But vidders were always willing to give technical tips. Here are some tips on how to watch your favorite TV shows. To closely approximate this on your DVD/DVR/Computer, please remember to use only every other key/button to preserve their lifespan:

"It is possible to love a tape to death. Recently, I borrowed a series from another fan, and I can tell where every one of her favorite scenes is located. Every time she paused the tape - backed it up - paused the tape - replayed it (sometimes in slow motion), the tape stretched a little bit. Now her favorite scenes are bracketed with wavy pictures and rolling images. You can avoid this. First, pause a tape as little as possible. Second, if you must pause, as in making music videos, try to pause in a different spot each time. Doing it just seconds before and after the usual spot can minimize the damage. Third, use a stronger tape. Professional (AKA industrial) tape is made for editing. Few of us can afford it for a whole series, although you can get best episodes in rerun.* The next best choice is an extra high grade (AKA special event) tape. I use Sony, Maxell, or TDK."

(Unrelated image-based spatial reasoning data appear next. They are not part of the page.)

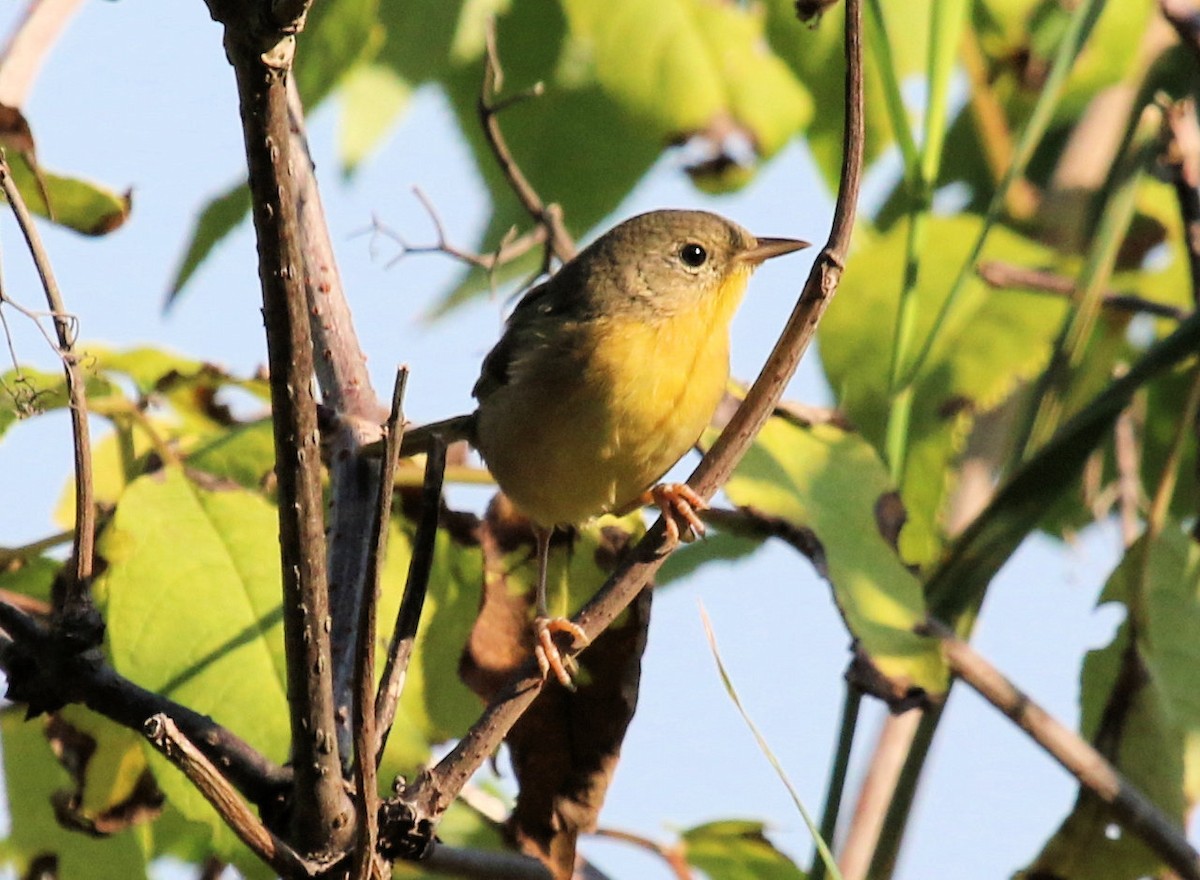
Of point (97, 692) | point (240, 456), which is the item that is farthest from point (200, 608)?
point (97, 692)

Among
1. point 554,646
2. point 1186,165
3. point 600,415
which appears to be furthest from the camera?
point 600,415

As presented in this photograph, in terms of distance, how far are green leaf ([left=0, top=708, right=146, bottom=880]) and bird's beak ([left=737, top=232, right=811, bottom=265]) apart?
2.02 meters

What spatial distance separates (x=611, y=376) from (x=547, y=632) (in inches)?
44.7

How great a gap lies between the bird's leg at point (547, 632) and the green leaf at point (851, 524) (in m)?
0.35

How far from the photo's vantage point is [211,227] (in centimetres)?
308

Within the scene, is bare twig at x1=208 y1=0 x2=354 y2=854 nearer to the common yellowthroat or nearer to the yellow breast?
the common yellowthroat

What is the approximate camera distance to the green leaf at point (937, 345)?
3398 millimetres

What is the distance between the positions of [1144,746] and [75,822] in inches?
77.8

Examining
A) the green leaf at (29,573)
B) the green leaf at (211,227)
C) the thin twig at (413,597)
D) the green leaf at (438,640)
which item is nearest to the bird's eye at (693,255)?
the green leaf at (211,227)

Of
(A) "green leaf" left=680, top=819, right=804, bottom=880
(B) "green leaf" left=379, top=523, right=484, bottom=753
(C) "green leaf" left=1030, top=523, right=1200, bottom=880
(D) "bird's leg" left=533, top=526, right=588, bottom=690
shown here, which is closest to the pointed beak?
(C) "green leaf" left=1030, top=523, right=1200, bottom=880

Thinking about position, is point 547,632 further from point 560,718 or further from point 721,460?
point 721,460

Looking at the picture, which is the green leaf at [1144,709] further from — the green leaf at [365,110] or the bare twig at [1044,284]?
the green leaf at [365,110]

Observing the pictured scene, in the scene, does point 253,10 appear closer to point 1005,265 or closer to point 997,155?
point 1005,265

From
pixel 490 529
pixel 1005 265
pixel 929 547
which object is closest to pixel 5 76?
pixel 490 529
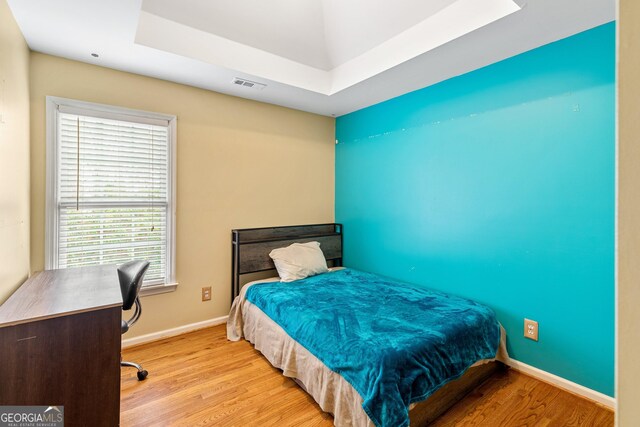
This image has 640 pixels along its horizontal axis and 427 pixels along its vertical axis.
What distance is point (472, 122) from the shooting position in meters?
2.51

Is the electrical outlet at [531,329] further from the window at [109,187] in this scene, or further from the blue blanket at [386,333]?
the window at [109,187]

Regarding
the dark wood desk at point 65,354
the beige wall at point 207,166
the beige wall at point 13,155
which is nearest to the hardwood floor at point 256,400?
the dark wood desk at point 65,354

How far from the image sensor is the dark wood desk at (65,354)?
49.4 inches

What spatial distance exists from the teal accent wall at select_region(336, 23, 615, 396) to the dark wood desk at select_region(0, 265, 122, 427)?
2504 millimetres

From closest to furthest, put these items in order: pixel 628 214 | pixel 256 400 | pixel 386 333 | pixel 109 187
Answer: pixel 628 214 → pixel 386 333 → pixel 256 400 → pixel 109 187

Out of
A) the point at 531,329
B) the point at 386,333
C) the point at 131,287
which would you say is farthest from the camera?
the point at 531,329

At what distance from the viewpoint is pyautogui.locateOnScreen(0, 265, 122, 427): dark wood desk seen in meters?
1.25

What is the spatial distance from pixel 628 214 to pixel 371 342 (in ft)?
4.98

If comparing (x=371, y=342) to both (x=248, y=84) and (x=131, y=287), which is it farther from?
(x=248, y=84)

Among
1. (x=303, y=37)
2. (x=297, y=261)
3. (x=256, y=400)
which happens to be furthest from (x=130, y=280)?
(x=303, y=37)

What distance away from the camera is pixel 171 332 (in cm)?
281

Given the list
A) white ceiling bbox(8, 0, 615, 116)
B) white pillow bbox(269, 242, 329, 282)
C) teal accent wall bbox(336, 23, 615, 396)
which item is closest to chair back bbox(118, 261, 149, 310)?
white pillow bbox(269, 242, 329, 282)

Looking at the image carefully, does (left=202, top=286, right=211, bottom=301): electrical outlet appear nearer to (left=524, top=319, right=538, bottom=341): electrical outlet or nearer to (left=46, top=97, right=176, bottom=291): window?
(left=46, top=97, right=176, bottom=291): window

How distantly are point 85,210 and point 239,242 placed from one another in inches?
50.5
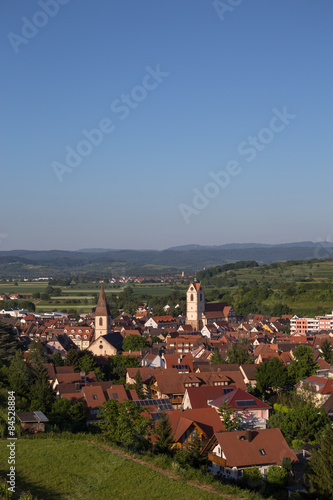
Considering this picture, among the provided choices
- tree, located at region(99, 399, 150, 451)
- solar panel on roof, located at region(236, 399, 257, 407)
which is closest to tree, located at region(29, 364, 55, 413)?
tree, located at region(99, 399, 150, 451)

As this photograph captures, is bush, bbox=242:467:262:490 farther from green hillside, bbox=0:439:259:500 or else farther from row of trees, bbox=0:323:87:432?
row of trees, bbox=0:323:87:432

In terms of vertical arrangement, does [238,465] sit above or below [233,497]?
below

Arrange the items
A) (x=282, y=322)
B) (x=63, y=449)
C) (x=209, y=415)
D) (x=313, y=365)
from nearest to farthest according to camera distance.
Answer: (x=63, y=449) < (x=209, y=415) < (x=313, y=365) < (x=282, y=322)

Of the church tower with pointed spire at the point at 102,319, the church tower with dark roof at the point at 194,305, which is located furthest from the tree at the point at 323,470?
the church tower with dark roof at the point at 194,305

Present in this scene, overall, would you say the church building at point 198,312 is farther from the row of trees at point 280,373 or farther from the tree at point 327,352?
the row of trees at point 280,373

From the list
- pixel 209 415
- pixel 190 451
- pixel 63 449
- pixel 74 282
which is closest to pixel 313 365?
pixel 209 415

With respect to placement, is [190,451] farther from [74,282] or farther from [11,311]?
[74,282]
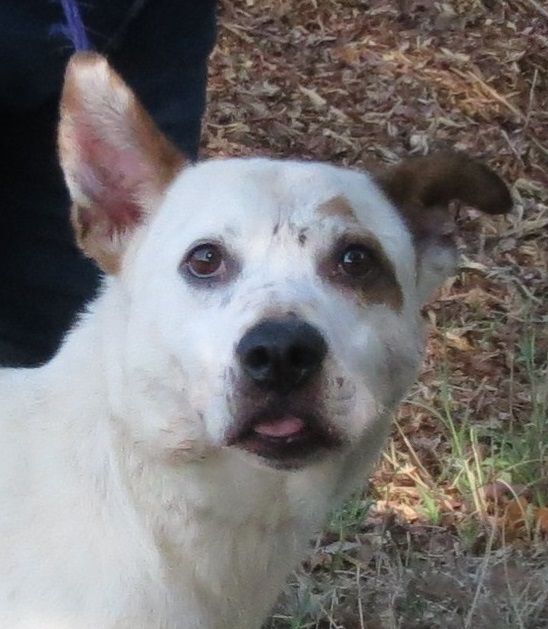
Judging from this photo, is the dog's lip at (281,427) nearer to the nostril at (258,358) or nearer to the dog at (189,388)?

From Rainbow Noise, the first and only vidding letterzine published in 1993.

*The cost of a single 2hr professional grade videotape in the early 1990s was around $15 or $24 in today's dollars. Imagine paying $24 today  for 2 episodes that you recorded off-air...That would be almost $300 for an entire season of Teen Wold or Supernatural, And you'd have to do all the taping work yourself...and pay for the cable. And the VCR. And the TV.